三位一体

1/1
27人が本棚に入れています
本棚に追加
/71ページ

三位一体

 ベサメムーチョが学びの話を続ける。 「もっとも、量子学がもっともっと進めば、この宇宙の奇跡の力が科学的に解明されるわよ。──さあ、話がだいぶんと逸れちゃったけど、ここからはもう少し掘り下げていきましょうか? じゃあ、さっき言った対極性の話をするわね。  善と悪、愛と憎しみ、喜びと悲しみ、綺麗と汚い、高いと低い、右と左…。みなさんも知っているように、この他にも数えきれないくらい、宇宙には対極があります。  最初に述べた善と悪の関係を叙情的(じょじょうてき)にわかりやすく解けば、『善があるから悪が蔓延(はびこ)り、悪があるから善が浸透する』です。どちらか片方が無くなれば、どちらも存在価値を無くします。  ご存知のように、この大宇宙は対極の関係で成り立っています。陰と陽、光と闇、有と無、真実と偽りも、すべての対極は宇宙の(ことわり)。  さて、ここで、その対極性の力の本質はというと、ずばり、愛なのです。  宇宙は、始まりがあると同時に終わりがあります。また、終わりがあると同時に始まりがあります。つまり、宇宙は永遠に存在し続ける無限の力。
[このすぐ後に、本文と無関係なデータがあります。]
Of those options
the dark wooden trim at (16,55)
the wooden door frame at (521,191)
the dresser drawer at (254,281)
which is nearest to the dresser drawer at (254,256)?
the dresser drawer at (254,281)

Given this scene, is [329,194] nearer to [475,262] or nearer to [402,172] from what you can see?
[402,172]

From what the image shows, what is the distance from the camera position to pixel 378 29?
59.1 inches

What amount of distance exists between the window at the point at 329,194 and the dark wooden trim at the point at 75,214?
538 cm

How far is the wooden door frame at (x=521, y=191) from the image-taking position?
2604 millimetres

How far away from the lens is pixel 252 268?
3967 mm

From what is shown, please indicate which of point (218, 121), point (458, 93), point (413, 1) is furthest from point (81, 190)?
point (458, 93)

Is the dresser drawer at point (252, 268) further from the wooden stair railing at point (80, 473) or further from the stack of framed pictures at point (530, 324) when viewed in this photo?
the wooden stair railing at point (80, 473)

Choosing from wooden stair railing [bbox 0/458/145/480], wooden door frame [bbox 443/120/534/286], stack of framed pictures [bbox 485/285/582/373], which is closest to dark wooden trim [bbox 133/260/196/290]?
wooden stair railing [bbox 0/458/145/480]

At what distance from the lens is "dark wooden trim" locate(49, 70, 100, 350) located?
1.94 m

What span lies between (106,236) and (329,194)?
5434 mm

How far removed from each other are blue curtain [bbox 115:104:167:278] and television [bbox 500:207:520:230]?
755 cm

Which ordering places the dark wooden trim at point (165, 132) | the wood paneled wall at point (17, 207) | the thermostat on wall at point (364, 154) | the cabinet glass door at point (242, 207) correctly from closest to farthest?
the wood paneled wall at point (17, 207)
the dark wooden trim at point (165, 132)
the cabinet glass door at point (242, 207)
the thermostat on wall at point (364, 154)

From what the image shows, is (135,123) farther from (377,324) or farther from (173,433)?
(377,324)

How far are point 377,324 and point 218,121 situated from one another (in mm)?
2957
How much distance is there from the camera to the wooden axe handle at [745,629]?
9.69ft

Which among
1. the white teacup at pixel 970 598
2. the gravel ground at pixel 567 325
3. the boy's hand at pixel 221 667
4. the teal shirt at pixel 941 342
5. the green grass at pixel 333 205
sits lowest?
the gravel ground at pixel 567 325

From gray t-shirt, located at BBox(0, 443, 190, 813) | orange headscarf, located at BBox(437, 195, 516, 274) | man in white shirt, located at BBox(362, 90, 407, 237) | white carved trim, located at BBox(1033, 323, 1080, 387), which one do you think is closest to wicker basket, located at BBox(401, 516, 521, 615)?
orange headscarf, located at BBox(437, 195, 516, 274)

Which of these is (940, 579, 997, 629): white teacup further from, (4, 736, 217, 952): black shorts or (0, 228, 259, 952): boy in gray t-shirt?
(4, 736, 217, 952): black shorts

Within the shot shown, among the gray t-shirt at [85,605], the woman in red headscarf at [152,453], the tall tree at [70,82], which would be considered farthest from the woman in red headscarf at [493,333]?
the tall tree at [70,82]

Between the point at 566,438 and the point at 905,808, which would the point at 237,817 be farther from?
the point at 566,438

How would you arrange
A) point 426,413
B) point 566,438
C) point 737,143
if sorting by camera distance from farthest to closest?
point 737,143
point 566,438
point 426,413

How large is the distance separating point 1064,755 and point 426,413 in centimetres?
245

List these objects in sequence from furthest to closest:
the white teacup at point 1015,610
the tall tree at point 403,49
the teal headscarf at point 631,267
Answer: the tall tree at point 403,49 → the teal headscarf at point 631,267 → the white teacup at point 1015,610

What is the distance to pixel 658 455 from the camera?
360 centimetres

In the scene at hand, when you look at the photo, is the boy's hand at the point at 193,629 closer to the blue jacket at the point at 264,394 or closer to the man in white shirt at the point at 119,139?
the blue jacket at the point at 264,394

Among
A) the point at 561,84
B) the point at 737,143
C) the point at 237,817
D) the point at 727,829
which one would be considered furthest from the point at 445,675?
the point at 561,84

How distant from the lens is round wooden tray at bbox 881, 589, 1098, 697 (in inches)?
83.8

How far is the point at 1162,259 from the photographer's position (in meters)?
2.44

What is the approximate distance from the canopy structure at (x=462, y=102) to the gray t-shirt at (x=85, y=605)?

宇宙自体に意思があり、永遠に存在したい、消滅したくない意思を明確に持っています。イエス・キリストが『建設は崩壊、崩壊は建設』と説いたように、この二極性こそが愛なのよ。  では、なぜ宇宙の本質が愛なのかと申しますと、消滅するときに、自分を守ろうとする自己防衛本能の力、すなわち愛の力が働くからです。そしてまた、宇宙は無から有に転じます。  この、三位一体(さんみいったい)こそが、神の正体なの。あなた方の古代の祖先が言い表したように、神そのものが愛であり力なのよ」
/71ページ

最初のコメントを投稿しよう!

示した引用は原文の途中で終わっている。